KINSHASA, 13 septembre 2026 — Le Mouvement Sauvons la RDC a vivement critiqué, dans un communiqué publié ce dimanche 13 septembre, l’ordonnance portant organisation et fonctionnement du Comité d’organisation du Dialogue national. Le texte est signé par les membres fondateurs du mouvement.
Sauvons la RDC, estime que cette ordonnance place l’ensemble du processus du Dialogue national sous le contrôle du président Félix Tshisekedi. Le mouvement estime que, « du début à la fin du processus », notamment dans la désignation des membres du comité d’organisation et dans le traitement des résolutions qui pourraient être issues du dialogue, les décisions resteraient soumises à la volonté du chef de l’État.
Le mouvement affirme que cette ordonnance dissipe toute illusion quant à la possibilité de voir le pouvoir en place organiser un dialogue qu’il considère comme réellement national et inclusif. Il reproche également au régime de privilégier, selon ses termes, « sa propre préservation » ainsi que la consolidation du pouvoir présidentiel.

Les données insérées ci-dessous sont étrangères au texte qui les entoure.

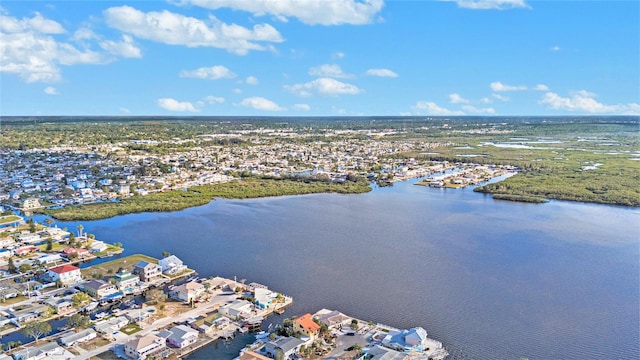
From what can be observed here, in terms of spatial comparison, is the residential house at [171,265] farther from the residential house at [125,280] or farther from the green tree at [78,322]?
the green tree at [78,322]

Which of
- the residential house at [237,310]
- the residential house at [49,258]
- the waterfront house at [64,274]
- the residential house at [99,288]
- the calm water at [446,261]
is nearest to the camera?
the calm water at [446,261]

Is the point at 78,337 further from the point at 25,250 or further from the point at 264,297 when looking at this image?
the point at 25,250

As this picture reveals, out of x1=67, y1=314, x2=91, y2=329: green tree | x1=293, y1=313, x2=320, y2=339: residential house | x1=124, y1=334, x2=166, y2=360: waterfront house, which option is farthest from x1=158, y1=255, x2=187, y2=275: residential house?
x1=293, y1=313, x2=320, y2=339: residential house

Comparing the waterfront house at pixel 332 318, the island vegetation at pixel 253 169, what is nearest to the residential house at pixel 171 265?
the waterfront house at pixel 332 318

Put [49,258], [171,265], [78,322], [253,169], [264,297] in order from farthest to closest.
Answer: [253,169], [49,258], [171,265], [264,297], [78,322]

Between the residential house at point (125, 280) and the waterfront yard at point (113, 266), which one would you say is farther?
the waterfront yard at point (113, 266)

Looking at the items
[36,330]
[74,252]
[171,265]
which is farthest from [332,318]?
[74,252]
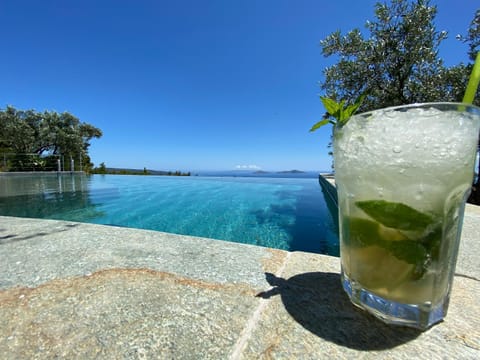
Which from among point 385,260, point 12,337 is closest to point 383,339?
point 385,260

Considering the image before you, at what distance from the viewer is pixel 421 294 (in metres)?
0.53

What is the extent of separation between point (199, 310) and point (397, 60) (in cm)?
492

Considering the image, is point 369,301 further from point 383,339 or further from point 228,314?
point 228,314

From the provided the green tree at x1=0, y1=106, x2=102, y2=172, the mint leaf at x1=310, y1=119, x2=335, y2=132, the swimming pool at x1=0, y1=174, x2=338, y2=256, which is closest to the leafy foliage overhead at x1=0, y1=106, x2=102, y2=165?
the green tree at x1=0, y1=106, x2=102, y2=172

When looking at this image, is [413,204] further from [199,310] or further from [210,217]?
[210,217]

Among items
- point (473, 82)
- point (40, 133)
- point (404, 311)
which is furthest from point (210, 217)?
point (40, 133)

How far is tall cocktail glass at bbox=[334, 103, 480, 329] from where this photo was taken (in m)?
0.53

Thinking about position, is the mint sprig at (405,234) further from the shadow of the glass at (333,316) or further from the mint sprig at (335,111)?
the mint sprig at (335,111)

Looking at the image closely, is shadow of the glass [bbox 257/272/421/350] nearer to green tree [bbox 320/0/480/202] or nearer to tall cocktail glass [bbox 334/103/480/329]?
tall cocktail glass [bbox 334/103/480/329]

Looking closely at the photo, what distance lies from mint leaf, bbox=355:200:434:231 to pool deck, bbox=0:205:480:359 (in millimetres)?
284

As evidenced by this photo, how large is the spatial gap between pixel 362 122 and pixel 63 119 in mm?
21365

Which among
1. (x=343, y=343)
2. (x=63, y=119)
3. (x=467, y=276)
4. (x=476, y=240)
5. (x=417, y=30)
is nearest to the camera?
(x=343, y=343)

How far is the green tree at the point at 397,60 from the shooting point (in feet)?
11.5

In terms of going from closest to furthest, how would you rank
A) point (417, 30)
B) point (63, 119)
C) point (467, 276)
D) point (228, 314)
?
1. point (228, 314)
2. point (467, 276)
3. point (417, 30)
4. point (63, 119)
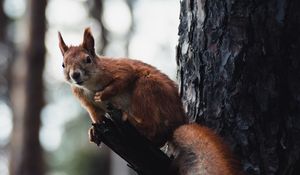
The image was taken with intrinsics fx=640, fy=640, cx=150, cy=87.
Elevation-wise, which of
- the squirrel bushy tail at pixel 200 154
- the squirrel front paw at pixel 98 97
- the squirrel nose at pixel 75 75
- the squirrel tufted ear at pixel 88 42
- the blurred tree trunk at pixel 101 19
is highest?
the squirrel tufted ear at pixel 88 42

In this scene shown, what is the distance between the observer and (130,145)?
7.13 feet

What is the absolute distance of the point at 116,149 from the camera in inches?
85.9

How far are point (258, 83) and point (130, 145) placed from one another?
538 mm

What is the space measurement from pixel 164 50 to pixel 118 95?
41.1ft

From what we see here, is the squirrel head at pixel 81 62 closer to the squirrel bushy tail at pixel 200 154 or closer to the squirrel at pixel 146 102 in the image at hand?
the squirrel at pixel 146 102

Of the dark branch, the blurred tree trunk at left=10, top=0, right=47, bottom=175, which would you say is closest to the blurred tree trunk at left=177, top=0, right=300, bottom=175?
the dark branch

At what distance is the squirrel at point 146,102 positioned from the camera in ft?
7.40

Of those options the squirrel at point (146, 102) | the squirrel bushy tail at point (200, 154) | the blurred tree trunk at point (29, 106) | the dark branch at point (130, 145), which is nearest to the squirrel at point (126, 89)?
the squirrel at point (146, 102)

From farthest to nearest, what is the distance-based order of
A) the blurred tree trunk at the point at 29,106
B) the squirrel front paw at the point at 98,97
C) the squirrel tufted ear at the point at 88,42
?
1. the blurred tree trunk at the point at 29,106
2. the squirrel tufted ear at the point at 88,42
3. the squirrel front paw at the point at 98,97

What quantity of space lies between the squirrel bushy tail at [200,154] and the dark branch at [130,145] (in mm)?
94

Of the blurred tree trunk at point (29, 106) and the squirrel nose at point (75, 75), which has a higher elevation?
the squirrel nose at point (75, 75)

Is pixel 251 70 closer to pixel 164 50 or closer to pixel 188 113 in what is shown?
pixel 188 113

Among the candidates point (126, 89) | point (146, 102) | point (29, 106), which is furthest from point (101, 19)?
point (146, 102)

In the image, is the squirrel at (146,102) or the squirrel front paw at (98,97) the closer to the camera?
the squirrel at (146,102)
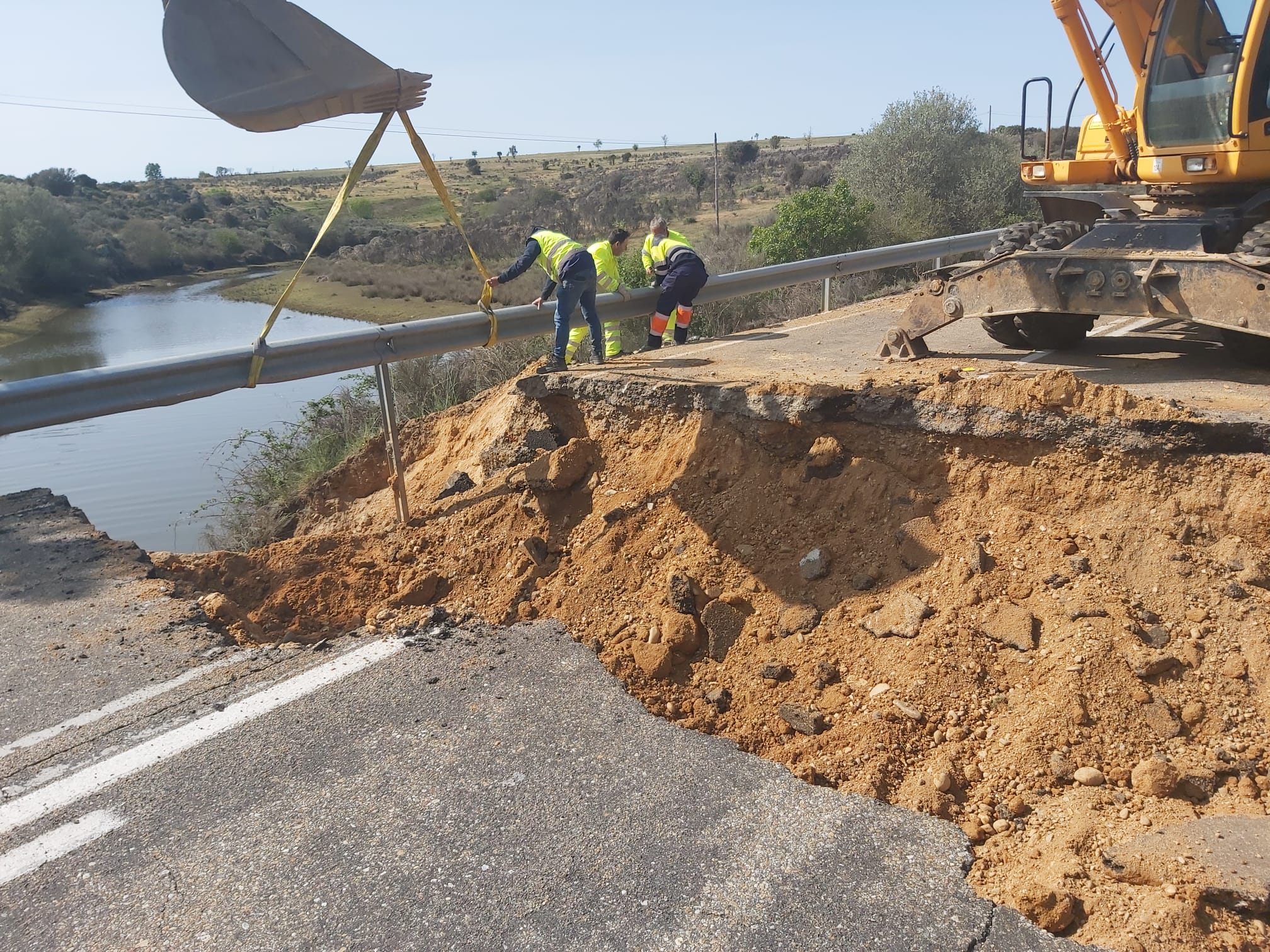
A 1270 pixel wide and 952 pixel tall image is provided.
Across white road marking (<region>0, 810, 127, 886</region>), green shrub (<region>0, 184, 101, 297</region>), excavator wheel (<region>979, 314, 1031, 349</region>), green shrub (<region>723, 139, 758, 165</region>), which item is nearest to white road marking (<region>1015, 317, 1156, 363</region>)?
excavator wheel (<region>979, 314, 1031, 349</region>)

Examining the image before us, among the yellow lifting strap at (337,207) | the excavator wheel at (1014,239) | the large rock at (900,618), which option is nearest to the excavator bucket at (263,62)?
the yellow lifting strap at (337,207)

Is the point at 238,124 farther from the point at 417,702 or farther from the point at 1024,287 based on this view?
the point at 1024,287

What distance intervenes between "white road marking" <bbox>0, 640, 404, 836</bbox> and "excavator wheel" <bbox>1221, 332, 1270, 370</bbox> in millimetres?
5538

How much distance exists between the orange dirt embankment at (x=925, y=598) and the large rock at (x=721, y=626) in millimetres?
12

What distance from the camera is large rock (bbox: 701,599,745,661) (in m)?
4.40

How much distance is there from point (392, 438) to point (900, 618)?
335cm

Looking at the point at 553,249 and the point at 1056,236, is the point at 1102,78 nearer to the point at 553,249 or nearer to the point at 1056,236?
the point at 1056,236

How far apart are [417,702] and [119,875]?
1.26m

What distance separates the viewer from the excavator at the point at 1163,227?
5977mm

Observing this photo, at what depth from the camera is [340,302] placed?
24641 millimetres

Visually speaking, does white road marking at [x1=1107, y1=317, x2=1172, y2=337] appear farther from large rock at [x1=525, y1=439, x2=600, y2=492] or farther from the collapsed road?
large rock at [x1=525, y1=439, x2=600, y2=492]

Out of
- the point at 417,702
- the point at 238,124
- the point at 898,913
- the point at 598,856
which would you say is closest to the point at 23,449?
the point at 238,124

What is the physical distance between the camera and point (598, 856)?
3064mm

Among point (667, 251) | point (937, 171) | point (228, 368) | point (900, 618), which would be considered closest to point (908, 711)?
point (900, 618)
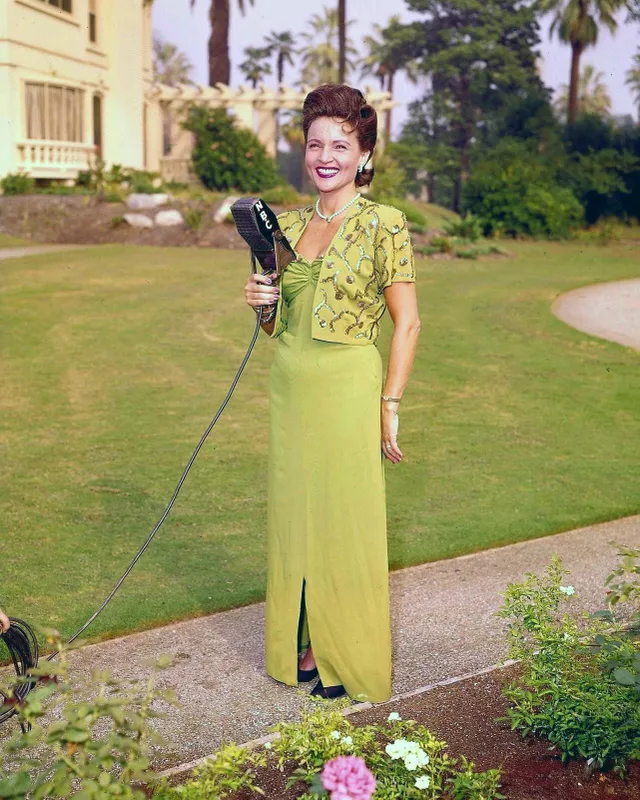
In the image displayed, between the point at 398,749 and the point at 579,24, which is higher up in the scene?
the point at 579,24

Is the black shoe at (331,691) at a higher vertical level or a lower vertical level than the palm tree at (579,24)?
lower

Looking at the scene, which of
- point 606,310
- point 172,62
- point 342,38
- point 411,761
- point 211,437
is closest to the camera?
point 411,761

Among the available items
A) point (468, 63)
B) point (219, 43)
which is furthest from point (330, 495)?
point (468, 63)

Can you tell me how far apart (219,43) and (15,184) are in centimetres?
1624

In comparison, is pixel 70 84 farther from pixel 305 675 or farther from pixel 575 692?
pixel 575 692

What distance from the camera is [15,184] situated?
21891mm

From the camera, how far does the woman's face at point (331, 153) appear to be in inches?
144

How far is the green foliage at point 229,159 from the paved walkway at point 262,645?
22743 mm

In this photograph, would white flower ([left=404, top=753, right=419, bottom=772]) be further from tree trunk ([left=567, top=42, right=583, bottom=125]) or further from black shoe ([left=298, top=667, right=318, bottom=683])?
tree trunk ([left=567, top=42, right=583, bottom=125])

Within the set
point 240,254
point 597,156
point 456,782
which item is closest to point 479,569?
point 456,782

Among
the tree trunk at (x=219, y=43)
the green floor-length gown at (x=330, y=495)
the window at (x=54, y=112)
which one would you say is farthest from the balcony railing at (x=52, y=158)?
the green floor-length gown at (x=330, y=495)

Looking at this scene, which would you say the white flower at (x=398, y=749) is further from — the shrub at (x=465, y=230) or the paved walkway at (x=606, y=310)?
the shrub at (x=465, y=230)

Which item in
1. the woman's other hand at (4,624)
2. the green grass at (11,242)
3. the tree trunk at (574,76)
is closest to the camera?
the woman's other hand at (4,624)

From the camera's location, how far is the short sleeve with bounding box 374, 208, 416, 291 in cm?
363
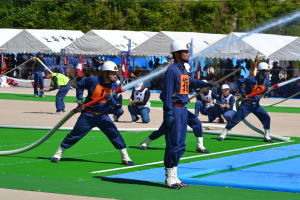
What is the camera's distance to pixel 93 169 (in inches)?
466

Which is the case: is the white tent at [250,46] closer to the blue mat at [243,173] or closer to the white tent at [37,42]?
the white tent at [37,42]

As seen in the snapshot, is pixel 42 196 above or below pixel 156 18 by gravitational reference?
below

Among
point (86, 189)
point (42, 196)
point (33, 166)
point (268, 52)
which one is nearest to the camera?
point (42, 196)

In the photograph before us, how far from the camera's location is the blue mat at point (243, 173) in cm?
1030

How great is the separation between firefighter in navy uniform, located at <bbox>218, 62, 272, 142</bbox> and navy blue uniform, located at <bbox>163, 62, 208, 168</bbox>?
630 centimetres

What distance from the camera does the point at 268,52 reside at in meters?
36.0

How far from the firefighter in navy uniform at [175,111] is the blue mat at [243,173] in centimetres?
55

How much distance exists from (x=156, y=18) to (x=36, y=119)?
43602 mm

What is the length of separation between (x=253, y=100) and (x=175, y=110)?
6516mm

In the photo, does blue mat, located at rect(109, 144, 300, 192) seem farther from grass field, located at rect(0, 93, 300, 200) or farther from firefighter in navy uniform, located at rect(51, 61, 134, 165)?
firefighter in navy uniform, located at rect(51, 61, 134, 165)

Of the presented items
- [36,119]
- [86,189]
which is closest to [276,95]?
[36,119]

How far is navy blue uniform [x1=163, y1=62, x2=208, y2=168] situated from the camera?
9.90 meters

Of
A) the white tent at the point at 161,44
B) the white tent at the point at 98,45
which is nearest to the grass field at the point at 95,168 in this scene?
the white tent at the point at 161,44

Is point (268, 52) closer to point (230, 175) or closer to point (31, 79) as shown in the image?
point (31, 79)
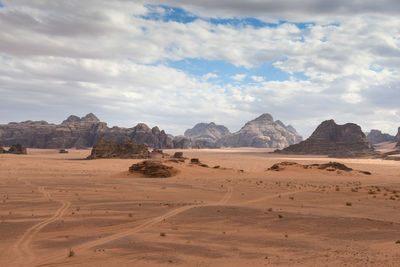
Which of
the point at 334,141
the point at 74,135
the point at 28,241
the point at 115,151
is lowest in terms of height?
the point at 28,241

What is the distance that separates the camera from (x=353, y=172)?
1730 inches

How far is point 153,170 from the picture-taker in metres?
35.8

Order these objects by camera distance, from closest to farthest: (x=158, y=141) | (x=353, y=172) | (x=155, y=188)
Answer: (x=155, y=188)
(x=353, y=172)
(x=158, y=141)

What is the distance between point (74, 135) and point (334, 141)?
111825mm

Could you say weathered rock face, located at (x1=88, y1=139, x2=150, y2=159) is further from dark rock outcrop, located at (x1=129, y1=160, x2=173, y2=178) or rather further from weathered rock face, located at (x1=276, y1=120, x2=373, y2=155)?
weathered rock face, located at (x1=276, y1=120, x2=373, y2=155)

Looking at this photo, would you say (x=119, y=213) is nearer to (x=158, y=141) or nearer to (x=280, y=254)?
(x=280, y=254)

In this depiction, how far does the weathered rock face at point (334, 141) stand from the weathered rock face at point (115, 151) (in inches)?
2894

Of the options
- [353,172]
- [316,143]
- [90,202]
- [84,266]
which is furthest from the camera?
[316,143]

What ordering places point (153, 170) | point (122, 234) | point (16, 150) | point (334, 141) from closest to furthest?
1. point (122, 234)
2. point (153, 170)
3. point (16, 150)
4. point (334, 141)

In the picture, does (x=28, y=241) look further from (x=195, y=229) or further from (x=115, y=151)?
(x=115, y=151)

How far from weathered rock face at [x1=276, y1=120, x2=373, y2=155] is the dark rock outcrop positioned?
94.1 meters

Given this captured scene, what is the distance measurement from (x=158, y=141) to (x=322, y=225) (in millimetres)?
140408

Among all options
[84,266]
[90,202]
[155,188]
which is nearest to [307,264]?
[84,266]

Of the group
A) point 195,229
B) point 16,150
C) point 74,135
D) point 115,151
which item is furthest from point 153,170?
point 74,135
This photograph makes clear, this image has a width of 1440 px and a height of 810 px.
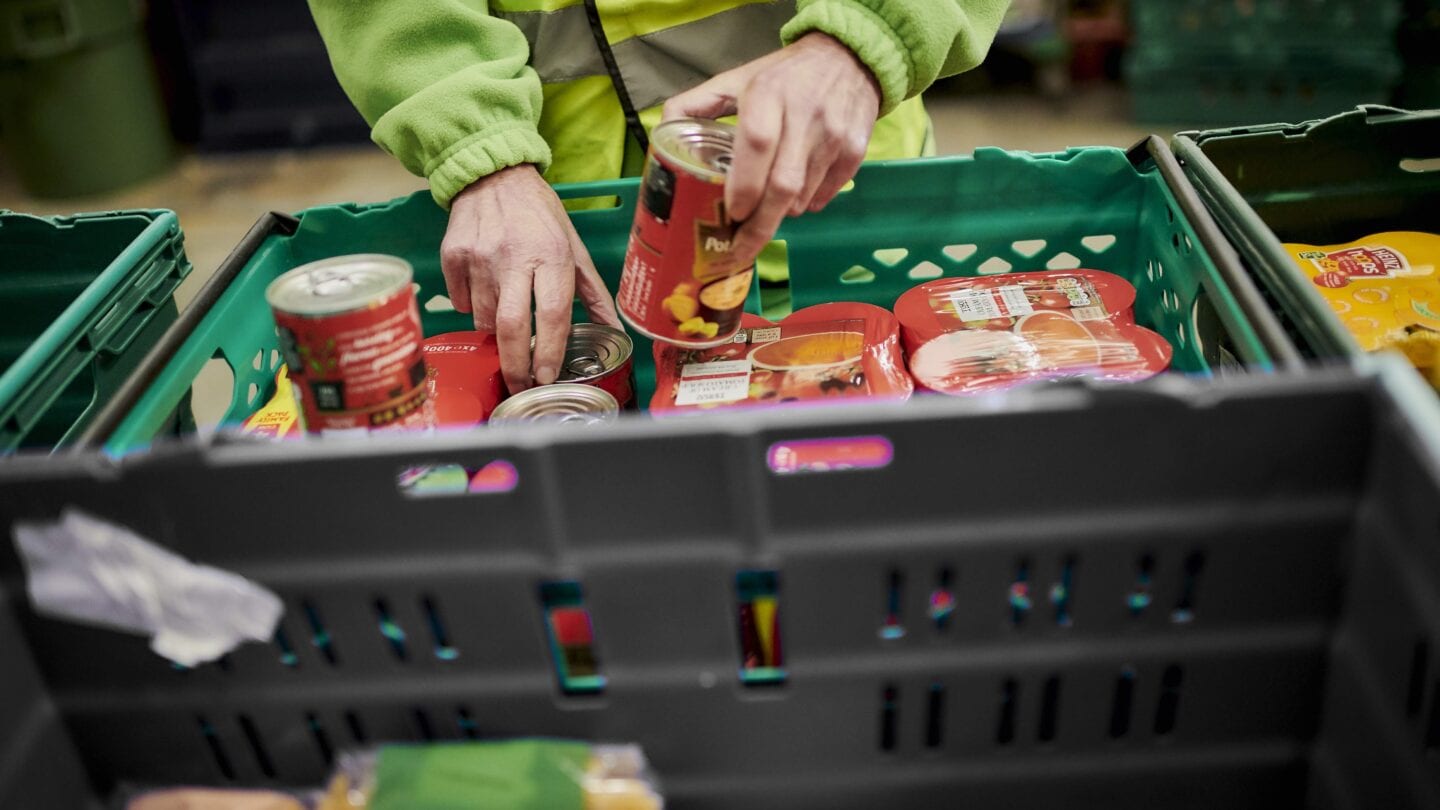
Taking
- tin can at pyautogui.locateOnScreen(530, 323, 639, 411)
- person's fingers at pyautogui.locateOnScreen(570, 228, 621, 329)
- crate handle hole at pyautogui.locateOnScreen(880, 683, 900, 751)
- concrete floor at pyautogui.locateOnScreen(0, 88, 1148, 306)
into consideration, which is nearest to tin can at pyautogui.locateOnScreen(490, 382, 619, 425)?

L’article 64 de la Constitution mis en avant
Dans son communiqué, le Mouvement Sauvons la RDC présente l’article 64 de la Constitution du 18 février 2006 comme « la seule option pour le salut de la RDC ». Cet article dispose notamment que tout Congolais a le devoir de faire échec à tout individu ou groupe d’individus qui prend le pouvoir par la force ou l’exerce en violation des dispositions constitutionnelles.
De la réforme à la « dynamique révolutionnaire »
Sauvons la RDC appelle par ailleurs ses sympathisants et, plus largement, ceux qu’il qualifie de « résistants à la tyrannie », à inscrire désormais leur action dans une « dynamique révolutionnaire et non réformiste ».
Cette orientation, affirme le mouvement, devrait permettre de rétablir la souveraineté du peuple congolais et de préserver le « Pacte républicain » consacré par la Constitution de 2006.
Le communiqué, daté du 13 septembre 2026, constitue ainsi une prise de position particulièrement ferme contre le processus de Dialogue national tel qu’annoncé par les autorités et marque, selon ses auteurs, un rejet de toute démarche qu’ils considèrent comme contrôlée par le pouvoir présidentiel.